# Image and question records
+---+

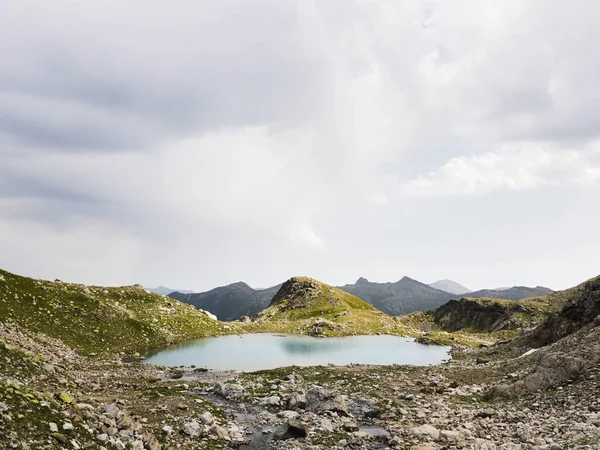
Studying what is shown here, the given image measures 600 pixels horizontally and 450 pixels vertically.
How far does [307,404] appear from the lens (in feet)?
92.5

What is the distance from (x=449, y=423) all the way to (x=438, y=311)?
187884 mm

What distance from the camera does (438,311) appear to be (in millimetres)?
195625

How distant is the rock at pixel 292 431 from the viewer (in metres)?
22.1

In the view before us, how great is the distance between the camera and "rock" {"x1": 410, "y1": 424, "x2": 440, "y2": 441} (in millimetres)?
20994

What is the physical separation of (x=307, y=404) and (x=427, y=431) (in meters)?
9.82

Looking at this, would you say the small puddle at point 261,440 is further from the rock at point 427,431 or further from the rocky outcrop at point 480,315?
the rocky outcrop at point 480,315

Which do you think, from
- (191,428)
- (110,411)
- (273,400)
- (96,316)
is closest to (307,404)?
(273,400)

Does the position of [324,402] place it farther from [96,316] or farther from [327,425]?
[96,316]

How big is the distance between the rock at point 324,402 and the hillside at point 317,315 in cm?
8353

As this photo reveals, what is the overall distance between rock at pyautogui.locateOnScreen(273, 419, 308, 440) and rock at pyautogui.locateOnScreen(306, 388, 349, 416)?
4.81m

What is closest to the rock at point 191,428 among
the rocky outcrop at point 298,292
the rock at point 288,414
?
the rock at point 288,414

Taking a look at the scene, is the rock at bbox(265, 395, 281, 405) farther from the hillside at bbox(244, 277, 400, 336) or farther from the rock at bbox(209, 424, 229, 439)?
the hillside at bbox(244, 277, 400, 336)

+---+

Write out all the records again, renaming "puddle" to "pool of water" wherever it appears and changing nothing else. Omit the pictures from your answer.

# Problem solution
Studying what is shown here, the given image measures 600 pixels horizontally and 450 pixels vertically.
How far does [307,404] appear from the lens (in feet)?
92.5

What is the distance from (x=449, y=423) all the way to (x=438, y=311)?
187884 mm

What distance from the camera does (438,311) appear to be (in millimetres)?
195625

How distant is the rock at pixel 292 431 from the viewer (in metres)?
22.1

In the view before us, how great is the distance between the camera and "rock" {"x1": 410, "y1": 424, "x2": 440, "y2": 441} (in millimetres)?
20994

What is the physical separation of (x=307, y=404) and (x=427, y=431) (in meters)?
9.82

Looking at this, would you say the small pool of water at point 261,440 is further from the rock at point 427,431 or further from the rocky outcrop at point 480,315?
the rocky outcrop at point 480,315

Which do you think, from
- (191,428)
- (110,411)
- (273,400)
- (96,316)
is closest to (307,404)?
(273,400)

Does the position of [324,402] place it farther from [96,316] or farther from [327,425]?
[96,316]

How big is the distance between the rock at point 324,402 and the hillside at point 317,315 in cm?
8353

As this photo reveals, what is the overall distance between rock at pyautogui.locateOnScreen(273, 419, 308, 440) and rock at pyautogui.locateOnScreen(306, 388, 349, 416)?
4.81m

What is closest to the rock at point 191,428 among
the rocky outcrop at point 298,292
the rock at point 288,414
?
the rock at point 288,414

Taking a look at the scene, is the rock at bbox(265, 395, 281, 405) farther from the hillside at bbox(244, 277, 400, 336) or farther from the rock at bbox(209, 424, 229, 439)?
the hillside at bbox(244, 277, 400, 336)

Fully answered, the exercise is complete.